▸ **Exercise description**: Copy out the final stretch of the listing: the line that contains "At what distance from the camera" and all lines after it, exactly as they appear.

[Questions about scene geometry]
== == ==

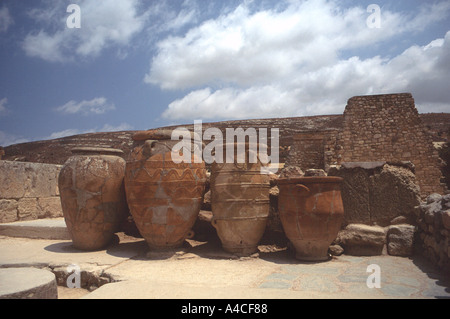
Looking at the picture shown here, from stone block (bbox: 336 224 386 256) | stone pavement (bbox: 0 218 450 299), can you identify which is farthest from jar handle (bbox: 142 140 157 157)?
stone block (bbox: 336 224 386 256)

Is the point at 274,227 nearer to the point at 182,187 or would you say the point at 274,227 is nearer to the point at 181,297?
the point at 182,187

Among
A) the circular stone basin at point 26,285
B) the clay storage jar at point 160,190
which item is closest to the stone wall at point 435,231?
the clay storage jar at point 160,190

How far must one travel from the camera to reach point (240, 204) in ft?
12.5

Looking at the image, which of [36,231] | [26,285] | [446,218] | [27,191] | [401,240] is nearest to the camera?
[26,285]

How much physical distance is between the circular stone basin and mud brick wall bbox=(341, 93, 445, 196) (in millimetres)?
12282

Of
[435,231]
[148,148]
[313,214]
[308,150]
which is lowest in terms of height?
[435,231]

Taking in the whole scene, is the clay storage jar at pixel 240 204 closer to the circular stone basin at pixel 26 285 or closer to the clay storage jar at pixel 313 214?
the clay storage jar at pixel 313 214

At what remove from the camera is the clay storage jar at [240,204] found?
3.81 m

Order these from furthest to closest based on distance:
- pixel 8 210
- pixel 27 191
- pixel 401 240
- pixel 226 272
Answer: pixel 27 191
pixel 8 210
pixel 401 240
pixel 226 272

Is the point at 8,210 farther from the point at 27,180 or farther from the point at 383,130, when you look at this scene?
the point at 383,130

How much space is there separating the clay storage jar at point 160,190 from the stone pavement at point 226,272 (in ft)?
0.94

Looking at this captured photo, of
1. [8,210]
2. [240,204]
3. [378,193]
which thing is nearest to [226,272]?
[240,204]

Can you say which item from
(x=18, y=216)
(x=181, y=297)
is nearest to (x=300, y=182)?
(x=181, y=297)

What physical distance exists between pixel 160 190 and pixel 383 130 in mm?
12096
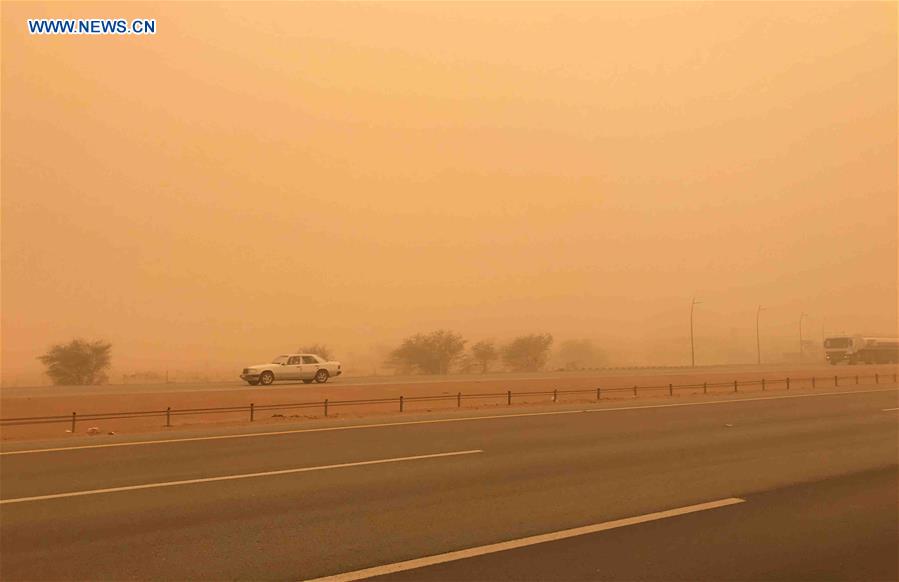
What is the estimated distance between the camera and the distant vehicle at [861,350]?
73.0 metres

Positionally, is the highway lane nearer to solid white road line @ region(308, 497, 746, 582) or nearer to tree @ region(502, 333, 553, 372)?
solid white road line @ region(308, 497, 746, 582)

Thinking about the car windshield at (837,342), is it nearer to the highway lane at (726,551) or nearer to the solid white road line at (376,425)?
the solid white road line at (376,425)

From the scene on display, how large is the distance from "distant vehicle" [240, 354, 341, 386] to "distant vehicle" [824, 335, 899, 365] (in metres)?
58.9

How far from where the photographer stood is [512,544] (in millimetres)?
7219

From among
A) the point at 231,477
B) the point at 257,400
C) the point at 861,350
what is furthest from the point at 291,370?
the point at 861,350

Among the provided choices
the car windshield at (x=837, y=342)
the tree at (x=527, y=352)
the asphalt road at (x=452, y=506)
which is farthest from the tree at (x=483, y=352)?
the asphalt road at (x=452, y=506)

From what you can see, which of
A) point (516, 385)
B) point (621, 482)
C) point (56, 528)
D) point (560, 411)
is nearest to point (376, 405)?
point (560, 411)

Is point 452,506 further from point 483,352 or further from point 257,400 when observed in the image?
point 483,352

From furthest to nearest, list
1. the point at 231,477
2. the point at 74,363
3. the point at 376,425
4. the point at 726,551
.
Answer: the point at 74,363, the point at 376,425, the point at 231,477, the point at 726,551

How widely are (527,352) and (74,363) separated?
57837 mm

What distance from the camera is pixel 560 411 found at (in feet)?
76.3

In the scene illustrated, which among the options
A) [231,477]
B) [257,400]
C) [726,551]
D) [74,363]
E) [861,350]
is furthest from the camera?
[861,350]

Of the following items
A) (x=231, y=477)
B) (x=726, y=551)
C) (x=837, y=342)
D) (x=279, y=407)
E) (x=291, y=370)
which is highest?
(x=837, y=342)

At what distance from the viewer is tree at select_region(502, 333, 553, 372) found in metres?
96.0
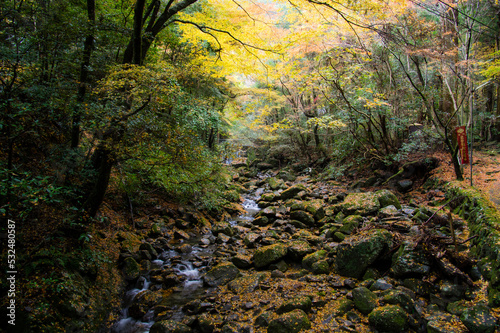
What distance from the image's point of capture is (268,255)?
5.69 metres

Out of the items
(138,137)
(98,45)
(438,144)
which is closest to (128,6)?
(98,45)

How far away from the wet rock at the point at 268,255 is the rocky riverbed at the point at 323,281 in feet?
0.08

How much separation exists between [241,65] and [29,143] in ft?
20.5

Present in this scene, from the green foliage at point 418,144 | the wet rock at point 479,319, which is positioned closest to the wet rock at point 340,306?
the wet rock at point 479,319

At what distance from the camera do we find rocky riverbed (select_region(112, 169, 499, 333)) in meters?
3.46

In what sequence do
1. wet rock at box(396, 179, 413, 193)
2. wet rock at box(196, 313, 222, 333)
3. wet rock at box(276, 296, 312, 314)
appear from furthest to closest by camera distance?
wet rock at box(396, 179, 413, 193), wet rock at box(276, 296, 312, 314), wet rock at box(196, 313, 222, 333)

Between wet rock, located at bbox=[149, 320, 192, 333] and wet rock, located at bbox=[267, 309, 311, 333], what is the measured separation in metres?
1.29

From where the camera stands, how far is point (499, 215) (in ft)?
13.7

== == ==

▸ **Task response**:
At what distance from the camera do we find rocky riverbed (select_region(112, 169, 499, 333)) in meters?
3.46

In what sequence do
1. wet rock at box(396, 179, 413, 193)
2. wet rock at box(196, 313, 222, 333)
3. wet rock at box(276, 296, 312, 314)
appear from furthest to closest by camera distance?
wet rock at box(396, 179, 413, 193), wet rock at box(276, 296, 312, 314), wet rock at box(196, 313, 222, 333)

Between wet rock, located at bbox=[149, 320, 192, 333] and wet rock, located at bbox=[267, 309, 311, 333], what is the measured separation in metres?
1.29

From where the camera stands, how far is point (499, 215) (in ft)?
13.7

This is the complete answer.